Crowdfunding Campaign Proves Canadians Will Invest In Their Cultural History

The Canadian Nightingale Will Be Published Through FriesenPress For Canada150

July 23, 2017—A new Canadian historical biography will be released this fall, thanks to the commitment of 90 Canadians to invest over $5,000 in the publication. More than 100 copies of the book have been pre-sold, with new orders coming in daily.

Ambition. Fame. Betrayal. The Canadian Nightingale: Bertha Crawford and the Dream of the Prima Donna, reveals the untold story of a gifted young woman from small-town Ontario, who rose to unprecedented success on the opera stages of Russia and Poland, only to be forgotten for eighty years. Tracking a roller coaster ride to celebrity that was ultimately derailed by broken trust, this new Canadian biography revives a singular voice, and reminds us how important it is to recognize Canadian talent and artistic contribution.

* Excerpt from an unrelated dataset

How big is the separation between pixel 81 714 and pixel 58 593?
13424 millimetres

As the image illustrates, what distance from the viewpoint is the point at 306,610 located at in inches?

Rejected by traditional publishers as ‘too difficult to market’, The Canadian Nightingale was the subject of a Kickstarter crowdfunding campaign that leveraged social media to test the real interest of Canadian readers in the history of Canadian music and culture.

“It is very gratifying to find that there are plenty of Canadians who are interested enough to invest their money in the revival of this lost piece of Canadian history,” says author Jane Cooper. “The book will be out before the end of Canada150, an appropriate year to put our cultural heritage—new and old—in the lime light.”

Inspired by a passing reference in a 1924 family letter, six years of research and writing have resulted in a full cradle-to-grave biography which reconstructs the overlooked life of possibly the most successful Canadian opera star in Europe in the first quarter of the 20th century.

From a youthful start as the soprano soloist at Toronto’s Metropolitan Methodist Church (now the United Church) on Queen Street, Bertha Crawford (1886-1937) built a name for herself across Canada, in the first decade of the last century. But she had to leave Canada to get the European training and experience she needed to be considered a really serious performer at home.

Ironically, Crawford became such an established star in Poland that she lost touch with her Canadian audience, and was forgotten in the land of her birth. And yet, while she was a well-loved performer across Poland, the ‘Canadian Nightingale’ was never considered Polish in her adopted home, and so has been forgotten there too.

Jane Cooper is a researcher and writer from the Ottawa area. Undertaking policy research by day, by night she escapes into the history of the early 20th century. Working on and off in the former Soviet Union over the past fifteen years, she has developed a particular interest in the experiences of Western women in Eastern Europe in the first quarter of the previous century.